Anche la situazione dell’Irvo (Istituto regionale del vino e dell’olio), è assai curiosa. Coi bilanci perennemente in rosso, la Regione sgancia poco più di 5 milioni l’anno per sostenerlo. Ma le particolarità portate a galla nel suo report dal parlamentare M5s, sono parecchie: la prima è che su 61 dipendenti, 18 sono dirigenti. Le spese per il personale dipendente ammontano a 4 milioni e mezzo e costituiscono il 74% delle spese correnti. Uno sproposito. Inoltre, nel 2019 sono stati erogati 200 mila euro di indennità di risultato senza che sia stato mai accertato il raggiungimento degli obiettivi fissati dal piano della performance. Nell’ultima Legge Finanziaria, infine, sono stati stanziati 2 milioni per ovviare al depauperamento del fondo previdenziale che nessuno, fra i deputati, riesce a spiegarsi fino in fondo. Tra gli istituti che beneficiano delle attenzioni del governo Musumeci, non poteva mancare quello ippico, che negli ultimi tre anni ha rimesso in piedi la tenuta di Ambelia grazie a copiosi interventi delle casse regionali.
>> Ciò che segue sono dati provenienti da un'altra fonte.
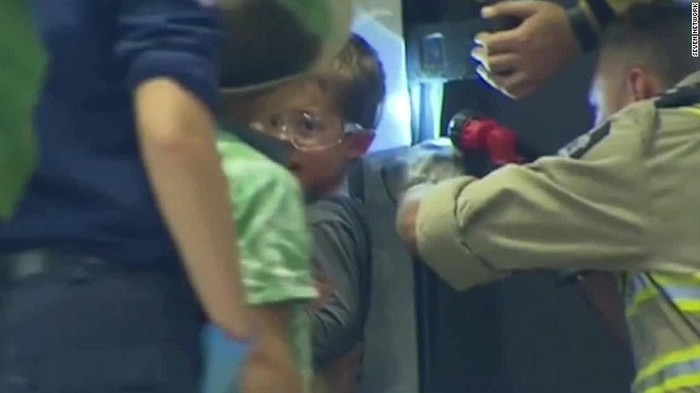 Ya Ampun, Tangan Turis Cilik Tersangkut di Vending Machine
Nell’ambito degli sprechi che coinvolgono i Consorzi, invece, vale la pena citare il Corfilac di Ragusa, sede di una caciotteria regionale (con dodici celle di stagionatura scavate nella roccia), che versa in stato d’abbandono da otto anni. Ce ne vollero quattro per arrivare alla sua inaugurazione: ma oggi è stato totalmente dimenticata e non si trovano i 500 mila euro per affrontare i lavori di riqualificazione. Mentre il Corissi rappresenta, forse, l’emblema del poltronismo più sfrenato: il Consiglio d’Amministrazione, infatti, è composto da sei membri, di fronte a due soli dipendenti (inquadrati come dirigenti di secondo e terzo livello). Gli amministratori, ha svelato Sunseri, si giustificano sostenendo che l’idea originaria, tradita dal corso degli eventi, fosse di creare dei vertici per poi incrementare il personale. Non è stato possibile. Il Consorzio di ricerca per lo sviluppo dei sistemi innovativi agroambientali è rimasto bloccato. E da oggi anche deriso.

Un ultimo appunto lo meritano i Consorzi di bonifica siciliani. Sono undici, alcune province (Caltanissetta e Catania) ne hanno due. Pesano sulla Regione per 53 milioni l’anno. E sono tutti – perennemente – in perdita. Alcuni lavoratori hanno stipendi arretrati di sei mesi, ma negli anni è aumentato il numero dei dirigenti, gravando sui costi per circa 400 mila euro. Sulla gestione economico-finanziaria pesano di centinaia di contenziosi aperti con i lavoratori. Nell’ultimo Accordo Stato-Regione, Roma sollecita una riforma. Che Musumeci, in un certo senso, ha promesso: si tratta di un disegno di legge che prevede “una gestione unitaria delle attività degli attuali Consorzi in capo ad un unico Consorzio di bonifica, articolato in quattro distretti” per razionalizzare in modo efficace ed efficiente le risorse strumentali, umane e finanziarie, “comportando altresì un miglioramento qualitativo della spesa”. L’obiettivo è anche “l’ammodernamento delle infrastrutture ormai vetuste”, così come la “manutenzione degli impianti elettromeccanici, della rete distributiva e della rete idraulica”. Gli attuali Consorzi verrebbero liquidati entro una decina d’anni. Il condizionale è d’obbligo, dal momento che la riforma, sbandierata durante la scorsa campagna elettorale, all’Ars non si è ancora vista.